Die Strände, die im Sommer noch so voller Menschen waren, sind jetzt völlig verlassen. Nach Labour Day endet hier die Saison und dann ist absolut nichts mehr los, egal wie das Wetter ist. Da der Ort hier aus drei Teilen besteht, dem Hafen, dem Strand mit Ferienhäusern und Geschäften und dem Ortszentrum, herrschte zeitweise ein wenig Geisterstadt-Atmosphäre. Dafür sind die Fischer geschäftiger denn je. Wir ankern ganz nahe an der Anlandestelle und auch die Sportangler landen dort an. Im Fernglas sehen wir dann, was für riesige Fische, meist Thune, oft ausgeladen werden. Drei Mann wuchten dann so einen Riesenfisch aus dem Boot auf den Steg hinauf.

Vorliegendes Material ::
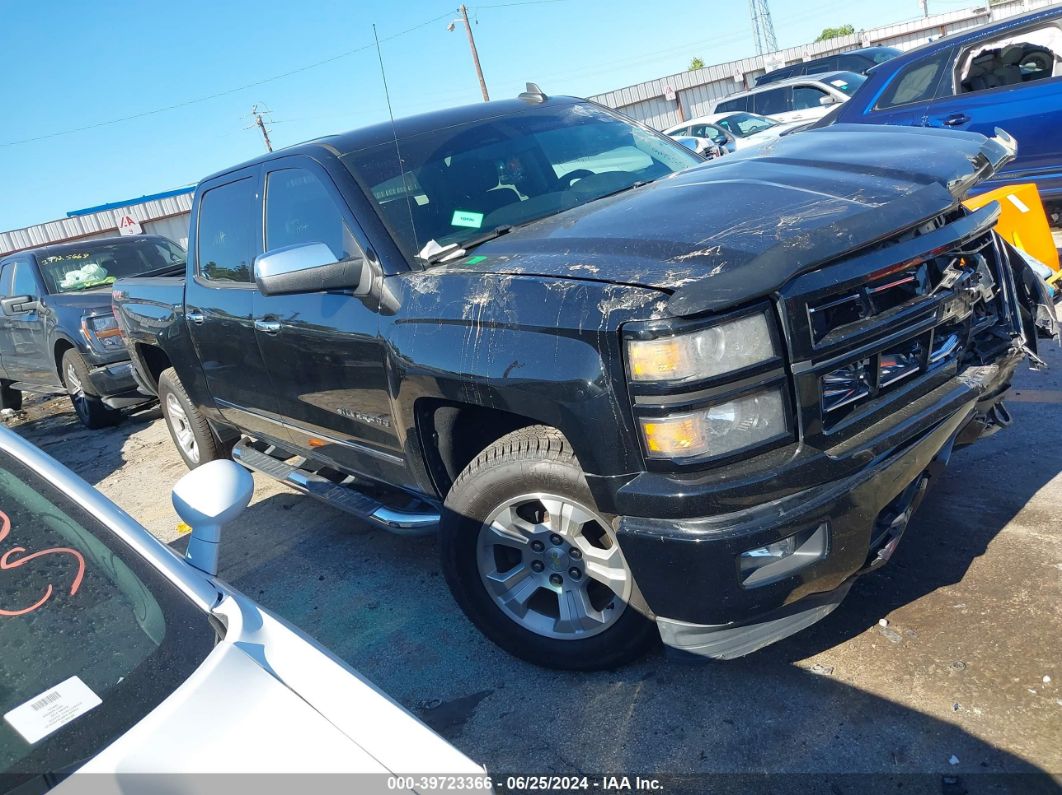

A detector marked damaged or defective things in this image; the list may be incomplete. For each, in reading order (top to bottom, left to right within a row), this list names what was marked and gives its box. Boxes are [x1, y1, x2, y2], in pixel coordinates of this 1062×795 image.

crumpled hood [452, 122, 1015, 314]
broken headlight [624, 312, 777, 382]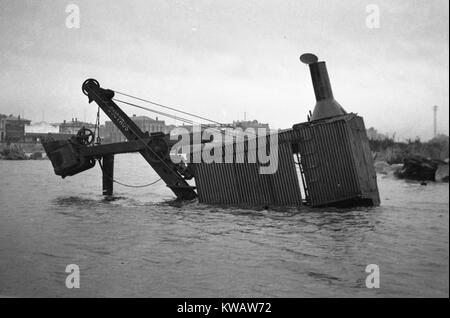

Kurze Übung 1 ::
Gib bitte den Abschnitt aus dem Text über die Nachsaison wieder, der mit den Worten „Die Strände, die“ anfängt und mit „den Steg hinauf.“ aufhört, und tausche darin „Fernglas“ gegen „Teleskop“ aus.
Kurze Übung 2 ::
Warum herrschte laut dem Text über die Nachsaison im Ort zeitweise eine Geisterstadt-Atmosphäre?
Kurze Übung 3 ::
Schreib den Text über die Nachsaison im Anschluss an seinen letzten Satz weiter.

Erwartete Antwort 1 ::
Die Strände, die im Sommer noch so voller Menschen waren, sind jetzt völlig verlassen. Nach Labour Day endet hier die Saison und dann ist absolut nichts mehr los, egal wie das Wetter ist. Da der Ort hier aus drei Teilen besteht, dem Hafen, dem Strand mit Ferienhäusern und Geschäften und dem Ortszentrum, herrschte zeitweise ein wenig Geisterstadt-Atmosphäre. Dafür sind die Fischer geschäftiger denn je. Wir ankern ganz nahe an der Anlandestelle und auch die Sportangler landen dort an. Im Teleskop sehen wir dann, was für riesige Fische, meist Thune, oft ausgeladen werden. Drei Mann wuchten dann so einen Riesenfisch aus dem Boot auf den Steg hinauf.

Erwartete Antwort 2 ::
Der Ort besteht aus drei Teilen: dem Hafen, dem Strand mit Ferienhäusern und Geschäften und dem Ortszentrum. Nach Labour Day endet die Saison, und dann ist dort nichts mehr los.

Erwartete Antwort 3 ::
Andere Fahrtensegler sind nicht viele unterwegs. Nur die Kanadier ziehen jetzt auch langsam nach Süden. Da hier im Hafen eine unbewohnte Marschinsel ist, Pearl Island, sehen wir auch viele Wasservögel. Besonders schön sind die großen grauen und weißen Reiher, besonders lustig sind die Kormorane, die an Land etwas clownhaftes haben. Wir sehen jetzt auch immer öfters eine V-Formatiuon von Kanadagänsen, die werden wir dann in der Chesapeake Bay wieder treffen. Sonst gibt es hier nicht viel zu berichten, uns geht es wie immer gut und dem Schiff auch. Bei Euch regnet es genauso viel, wie ich heute in den Nachrichten hörte, aber das macht ja jetzt nichts mehr, nachdem die Ernte gut eingebracht ist. Wir sind schon gespannt, bald wieder Post zu bekommen.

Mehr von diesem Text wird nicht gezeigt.